** begin DATASET ENTRIES **

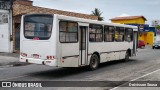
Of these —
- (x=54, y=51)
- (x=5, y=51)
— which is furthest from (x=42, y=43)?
(x=5, y=51)

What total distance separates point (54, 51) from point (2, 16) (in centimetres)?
1481

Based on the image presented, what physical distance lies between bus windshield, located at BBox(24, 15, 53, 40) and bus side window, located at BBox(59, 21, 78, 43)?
0.55 metres

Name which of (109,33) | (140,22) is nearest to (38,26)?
(109,33)

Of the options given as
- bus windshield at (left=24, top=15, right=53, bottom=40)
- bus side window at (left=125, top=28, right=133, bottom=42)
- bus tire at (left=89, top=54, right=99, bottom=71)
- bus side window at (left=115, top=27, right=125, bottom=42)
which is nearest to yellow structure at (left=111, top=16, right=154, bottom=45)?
bus side window at (left=125, top=28, right=133, bottom=42)

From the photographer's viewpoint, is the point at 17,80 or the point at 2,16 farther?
the point at 2,16

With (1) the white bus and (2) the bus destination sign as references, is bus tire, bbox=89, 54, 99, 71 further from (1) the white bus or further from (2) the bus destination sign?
(2) the bus destination sign

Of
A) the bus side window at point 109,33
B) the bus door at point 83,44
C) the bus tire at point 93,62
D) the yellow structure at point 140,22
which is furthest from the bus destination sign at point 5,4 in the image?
the yellow structure at point 140,22

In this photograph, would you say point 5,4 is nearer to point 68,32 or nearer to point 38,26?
point 38,26

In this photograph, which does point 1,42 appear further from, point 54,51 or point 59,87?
point 59,87

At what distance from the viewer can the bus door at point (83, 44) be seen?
1533cm

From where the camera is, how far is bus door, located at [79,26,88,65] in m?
15.3

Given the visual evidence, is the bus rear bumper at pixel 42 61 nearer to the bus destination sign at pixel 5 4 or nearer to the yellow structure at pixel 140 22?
the bus destination sign at pixel 5 4

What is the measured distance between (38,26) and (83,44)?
266cm

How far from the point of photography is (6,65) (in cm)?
1883
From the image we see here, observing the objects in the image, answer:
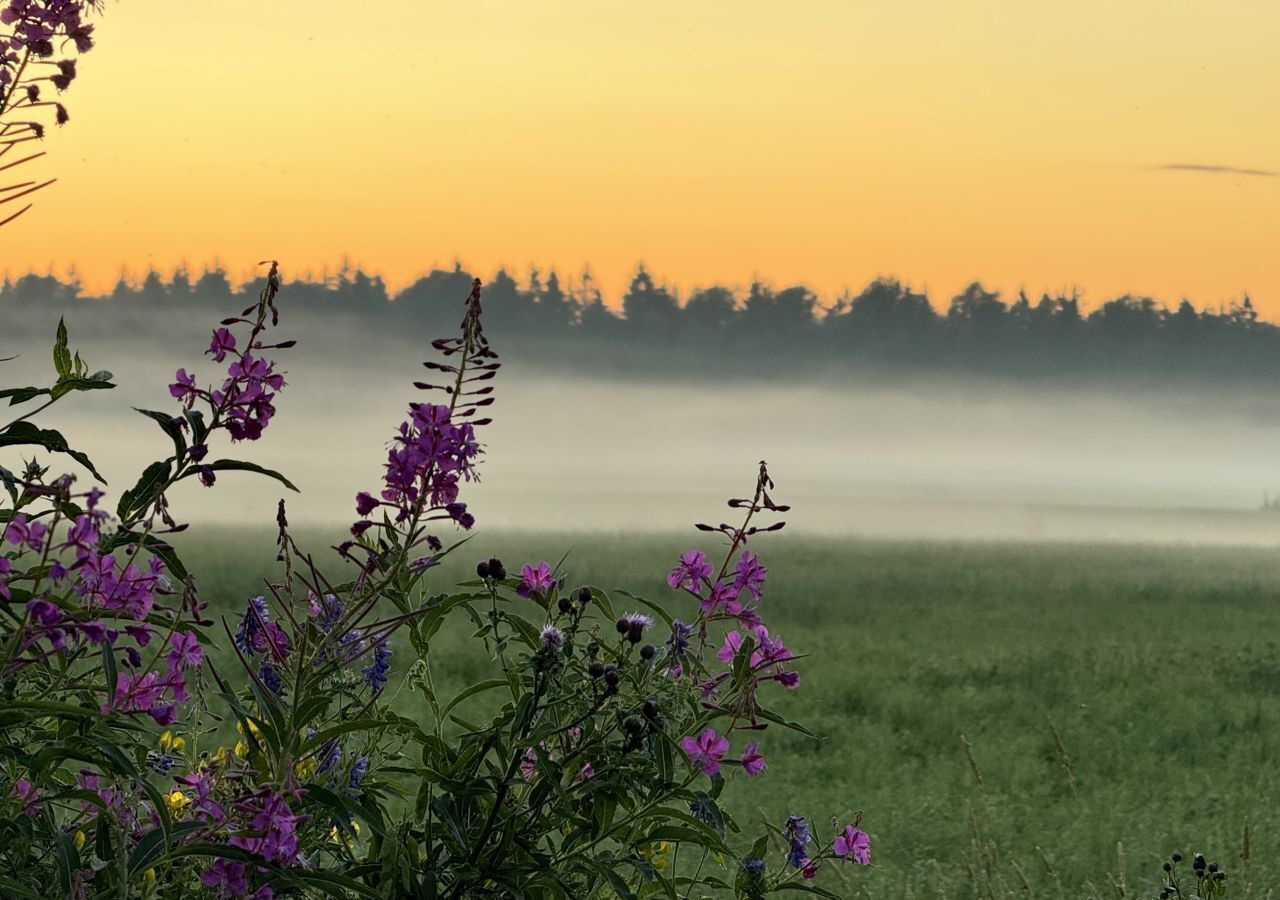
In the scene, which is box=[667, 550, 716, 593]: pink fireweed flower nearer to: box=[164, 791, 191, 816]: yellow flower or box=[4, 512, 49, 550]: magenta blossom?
box=[4, 512, 49, 550]: magenta blossom

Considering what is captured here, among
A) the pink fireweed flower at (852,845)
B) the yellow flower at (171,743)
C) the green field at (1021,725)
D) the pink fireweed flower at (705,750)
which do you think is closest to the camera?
the pink fireweed flower at (705,750)

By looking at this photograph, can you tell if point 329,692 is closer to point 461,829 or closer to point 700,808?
point 461,829

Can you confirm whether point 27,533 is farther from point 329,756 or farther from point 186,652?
point 329,756

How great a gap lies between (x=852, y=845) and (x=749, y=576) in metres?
0.82

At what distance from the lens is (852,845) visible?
11.5 feet

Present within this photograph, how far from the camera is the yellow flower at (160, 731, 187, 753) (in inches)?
148

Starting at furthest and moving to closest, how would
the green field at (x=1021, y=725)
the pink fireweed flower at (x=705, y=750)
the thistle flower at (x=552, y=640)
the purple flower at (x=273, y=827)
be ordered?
the green field at (x=1021, y=725) < the pink fireweed flower at (x=705, y=750) < the thistle flower at (x=552, y=640) < the purple flower at (x=273, y=827)

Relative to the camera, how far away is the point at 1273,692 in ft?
49.9

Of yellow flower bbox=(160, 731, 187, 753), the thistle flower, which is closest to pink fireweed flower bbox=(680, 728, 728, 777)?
the thistle flower

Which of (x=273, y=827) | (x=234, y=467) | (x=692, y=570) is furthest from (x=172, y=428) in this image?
(x=692, y=570)

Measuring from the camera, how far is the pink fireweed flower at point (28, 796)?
2.62 metres

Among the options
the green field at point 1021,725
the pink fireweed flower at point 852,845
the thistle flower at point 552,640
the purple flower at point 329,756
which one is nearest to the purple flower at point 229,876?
the purple flower at point 329,756

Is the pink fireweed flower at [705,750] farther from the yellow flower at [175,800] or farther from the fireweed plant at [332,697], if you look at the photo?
the yellow flower at [175,800]

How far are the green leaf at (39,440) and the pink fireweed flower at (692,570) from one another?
4.13 feet
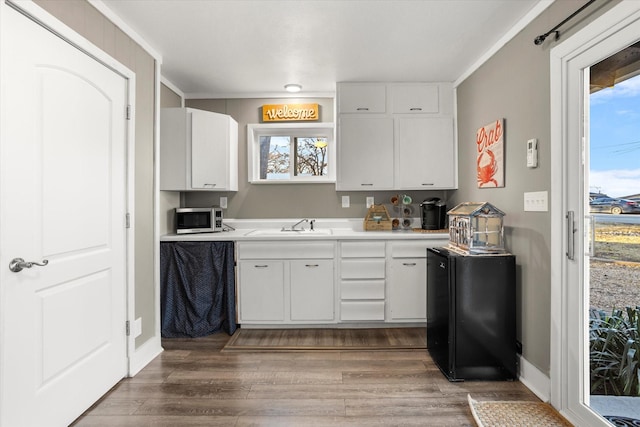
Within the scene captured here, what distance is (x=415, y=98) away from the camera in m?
3.53

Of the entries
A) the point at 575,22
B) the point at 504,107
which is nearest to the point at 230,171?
the point at 504,107

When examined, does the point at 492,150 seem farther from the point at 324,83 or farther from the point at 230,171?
the point at 230,171

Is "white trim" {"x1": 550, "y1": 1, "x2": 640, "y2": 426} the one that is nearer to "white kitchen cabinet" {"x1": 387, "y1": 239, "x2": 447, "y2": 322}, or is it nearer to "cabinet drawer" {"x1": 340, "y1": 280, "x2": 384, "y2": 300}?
"white kitchen cabinet" {"x1": 387, "y1": 239, "x2": 447, "y2": 322}

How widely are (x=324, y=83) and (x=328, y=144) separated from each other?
0.67m

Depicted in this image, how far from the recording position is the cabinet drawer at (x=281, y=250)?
322 cm

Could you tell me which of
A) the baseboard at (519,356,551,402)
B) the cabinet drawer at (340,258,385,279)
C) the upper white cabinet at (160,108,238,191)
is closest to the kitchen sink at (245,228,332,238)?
the cabinet drawer at (340,258,385,279)

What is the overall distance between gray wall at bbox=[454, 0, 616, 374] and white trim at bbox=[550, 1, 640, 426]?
0.08m

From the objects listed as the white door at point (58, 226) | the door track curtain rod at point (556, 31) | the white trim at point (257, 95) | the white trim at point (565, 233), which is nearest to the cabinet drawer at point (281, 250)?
the white door at point (58, 226)

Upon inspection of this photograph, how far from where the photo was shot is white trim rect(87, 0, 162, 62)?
210 cm

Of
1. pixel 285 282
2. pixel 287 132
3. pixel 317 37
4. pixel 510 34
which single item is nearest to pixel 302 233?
pixel 285 282

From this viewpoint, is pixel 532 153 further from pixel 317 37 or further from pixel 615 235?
pixel 317 37

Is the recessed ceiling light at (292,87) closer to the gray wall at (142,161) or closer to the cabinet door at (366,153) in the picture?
the cabinet door at (366,153)

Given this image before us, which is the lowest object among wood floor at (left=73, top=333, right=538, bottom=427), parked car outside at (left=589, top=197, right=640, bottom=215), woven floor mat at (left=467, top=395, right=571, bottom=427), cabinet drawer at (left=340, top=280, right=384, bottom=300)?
wood floor at (left=73, top=333, right=538, bottom=427)

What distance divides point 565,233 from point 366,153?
77.9 inches
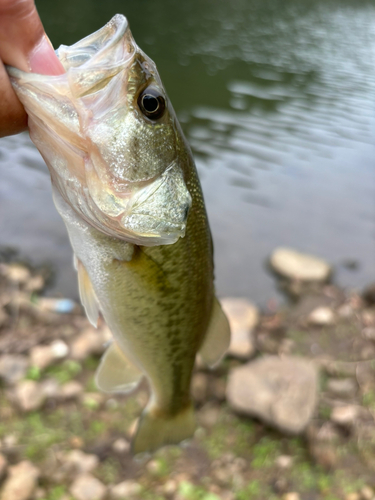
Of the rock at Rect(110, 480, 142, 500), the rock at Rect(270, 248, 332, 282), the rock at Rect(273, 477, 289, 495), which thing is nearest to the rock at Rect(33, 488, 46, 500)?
the rock at Rect(110, 480, 142, 500)

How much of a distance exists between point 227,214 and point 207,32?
57.0 ft

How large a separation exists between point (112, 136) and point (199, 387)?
2.81m

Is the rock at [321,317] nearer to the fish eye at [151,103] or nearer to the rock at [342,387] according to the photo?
the rock at [342,387]

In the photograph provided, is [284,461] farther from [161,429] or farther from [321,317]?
[321,317]

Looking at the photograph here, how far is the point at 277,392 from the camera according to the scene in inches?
135

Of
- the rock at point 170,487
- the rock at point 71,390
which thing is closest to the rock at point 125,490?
the rock at point 170,487

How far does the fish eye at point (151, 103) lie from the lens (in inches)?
53.5

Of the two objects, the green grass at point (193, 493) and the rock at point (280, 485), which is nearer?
the green grass at point (193, 493)

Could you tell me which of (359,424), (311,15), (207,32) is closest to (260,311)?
(359,424)

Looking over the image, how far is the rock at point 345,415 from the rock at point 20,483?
92.9 inches

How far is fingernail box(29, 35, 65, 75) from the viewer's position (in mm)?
1242

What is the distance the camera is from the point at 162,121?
1423 millimetres

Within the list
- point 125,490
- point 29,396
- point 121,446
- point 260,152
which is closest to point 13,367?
point 29,396

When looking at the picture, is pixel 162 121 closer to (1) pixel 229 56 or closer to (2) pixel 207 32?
(1) pixel 229 56
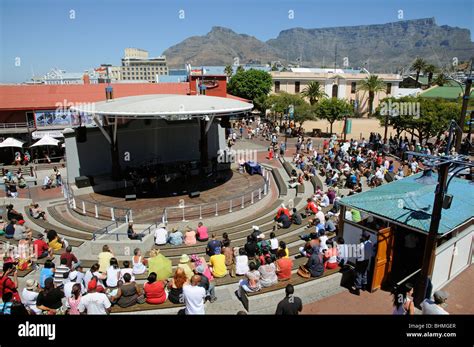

** end DATASET ENTRIES **

**REQUIREMENT**
Rewrite the data as a Markdown table with the columns Row and Line, covering the stretch from the line containing "Given this image" through the end of the data. Put one line of text in each row, skip blank lines, and leave the pictures out.

**REPLY**
| Row | Line |
|---|---|
| 1 | Given this image before us, which is the lowest object among wood floor at (left=73, top=333, right=538, bottom=427), parked car outside at (left=589, top=197, right=640, bottom=215), woven floor mat at (left=467, top=395, right=571, bottom=427), cabinet drawer at (left=340, top=280, right=384, bottom=300)? |
| 2 | wood floor at (left=73, top=333, right=538, bottom=427) |
| 3 | What distance divides point 565,233 from point 366,153? |
| 4 | 77.9 inches |
| 5 | Of the rock at Rect(110, 480, 142, 500), the rock at Rect(270, 248, 332, 282), the rock at Rect(273, 477, 289, 495), which thing is nearest to the rock at Rect(33, 488, 46, 500)? |
| 6 | the rock at Rect(110, 480, 142, 500) |
| 7 | How much of a distance exists between point 227,214 and point 207,32? |
| 8 | 57.0 ft |
| 9 | How large a separation exists between point (112, 136) and point (199, 387)? |
| 10 | 2.81m |
| 11 | Is the rock at [321,317] nearer to the fish eye at [151,103] or nearer to the rock at [342,387] according to the photo? |
| 12 | the rock at [342,387] |
| 13 | In the photograph provided, is [284,461] farther from [161,429] or farther from [321,317]? |
| 14 | [321,317] |
| 15 | Looking at the photograph here, how far is the point at 277,392 from the camera according to the scene in inches? |
| 16 | 135 |
| 17 | Of |
| 18 | - the rock at point 170,487 |
| 19 | - the rock at point 71,390 |
| 20 | which thing is closest to the rock at point 125,490? |
| 21 | the rock at point 170,487 |
| 22 | How far does the fish eye at point (151, 103) lie from the lens (in inches)? |
| 23 | 53.5 |
| 24 | Of the two objects, the green grass at point (193, 493) and the rock at point (280, 485), which is nearer? |
| 25 | the green grass at point (193, 493) |
| 26 | Could you tell me which of (359,424), (311,15), (207,32) is closest to (260,311)? |
| 27 | (359,424) |
| 28 | Looking over the image, how far is the rock at point 345,415 from the rock at point 20,483? |
| 29 | 92.9 inches |
| 30 | How far is fingernail box(29, 35, 65, 75) from the viewer's position (in mm)? |
| 31 | 1242 |
| 32 | What is the distance the camera is from the point at 162,121? |
| 33 | 1423 millimetres |
| 34 | Within the list |
| 35 | - point 125,490 |
| 36 | - point 29,396 |
| 37 | - point 121,446 |
| 38 | - point 260,152 |
| 39 | which is closest to point 13,367? |
| 40 | point 29,396 |
| 41 | When looking at the picture, is pixel 162 121 closer to (1) pixel 229 56 or closer to (2) pixel 207 32? |
| 42 | (1) pixel 229 56 |